§ **ASSIGNED TASK**
All lines from the one containing "content_type: application/javascript; charset=utf-8" to the end of the data below are to be returned exactly, both ends included, with nothing added.

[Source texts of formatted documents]
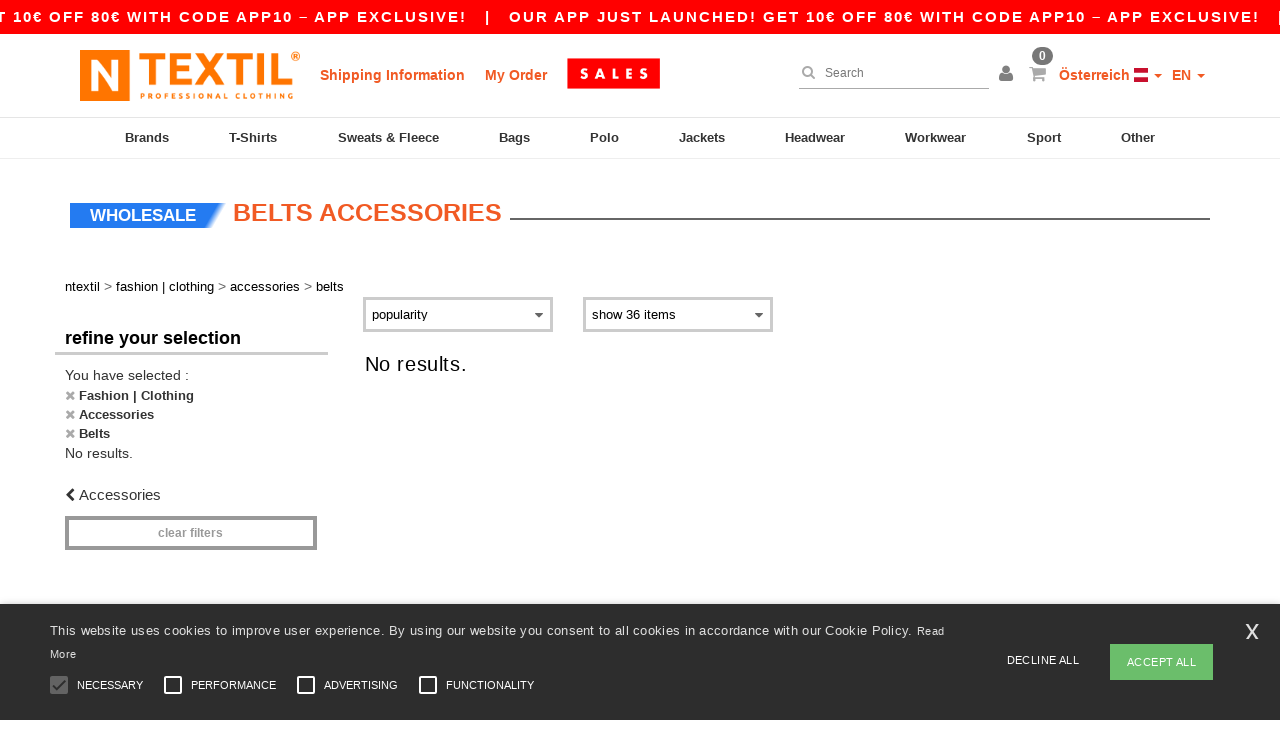

--- FILE ---
content_type: image/svg+xml
request_url: https://assets.ntextil.com/images/flags/1x1/at.svg
body_size: -69
content:
<svg xmlns="http://www.w3.org/2000/svg" id="flag-icons-at" viewBox="0 0 512 512">
  <g fill-rule="evenodd">
    <path fill="#fff" d="M512 512H0V0h512z"/>
    <path fill="#c8102e" d="M512 512H0V341.3h512zm0-341.2H0V.1h512z"/>
  </g>
</svg>
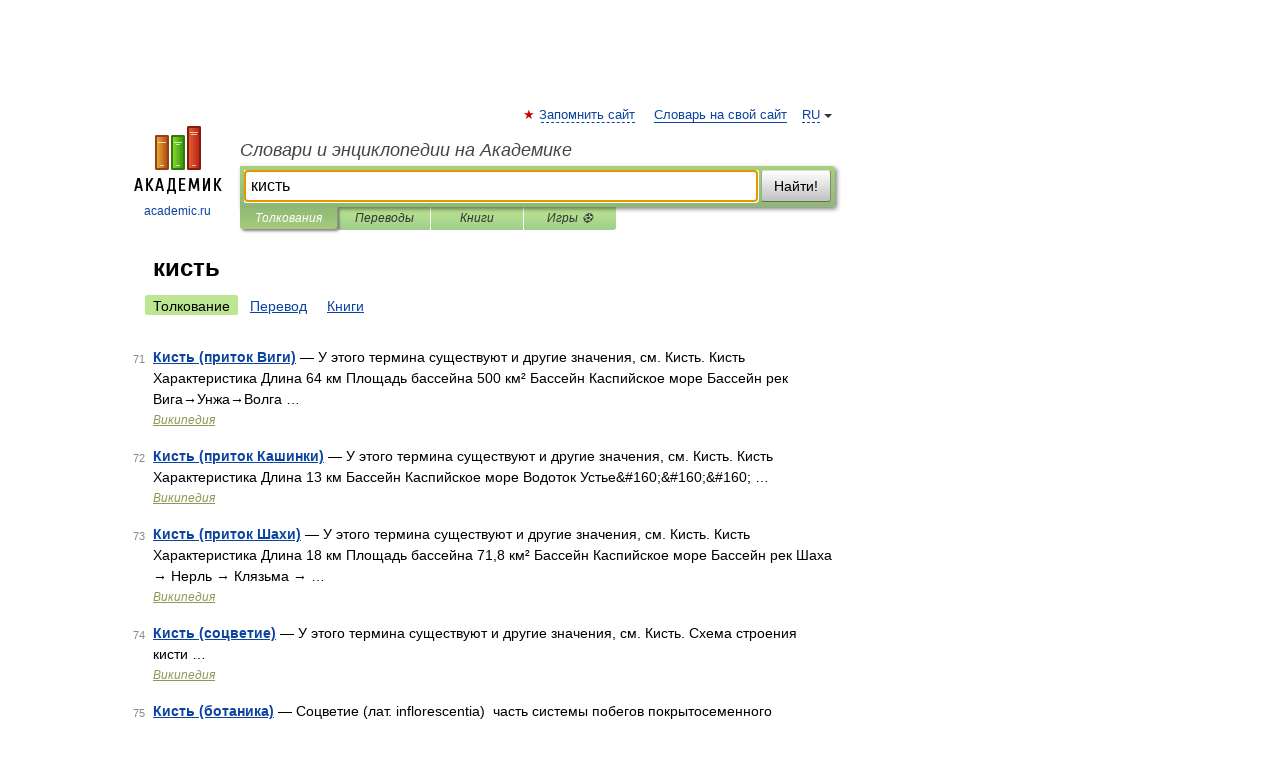

--- FILE ---
content_type: application/javascript; charset=utf-8
request_url: https://fundingchoicesmessages.google.com/f/AGSKWxWHq8Sb9TWiFohEmbwi8QHxutXQIQUgRw3PMw1WvD0wWMYhArZ80Ca4zlJUNPgDIkQ9hvqWhaIKY64awg6cqljQr6GZZ9Z1KtS6IDfG6KaDtpHnIYM-m-GcxbT6AsVZfk6n6hpDItvXyx3qlz-FPckhKZNBkdazmCYC9aVSgHLPaQ7kggQfbkf05RuG/_/adblockDetector./ads/default_/articleSponsorDeriv_/oas/iframe..zm/ads/
body_size: -1286
content:
window['5ef8b98b-87e2-43d4-9bfb-826a83cf4078'] = true;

§ **RESULT OF THE TASK**
content_type: application/javascript; charset=utf-8
request_url: https://fundingchoicesmessages.google.com/f/AGSKWxWHq8Sb9TWiFohEmbwi8QHxutXQIQUgRw3PMw1WvD0wWMYhArZ80Ca4zlJUNPgDIkQ9hvqWhaIKY64awg6cqljQr6GZZ9Z1KtS6IDfG6KaDtpHnIYM-m-GcxbT6AsVZfk6n6hpDItvXyx3qlz-FPckhKZNBkdazmCYC9aVSgHLPaQ7kggQfbkf05RuG/_/adblockDetector./ads/default_/articleSponsorDeriv_/oas/iframe..zm/ads/
body_size: -1286
content:
window['5ef8b98b-87e2-43d4-9bfb-826a83cf4078'] = true;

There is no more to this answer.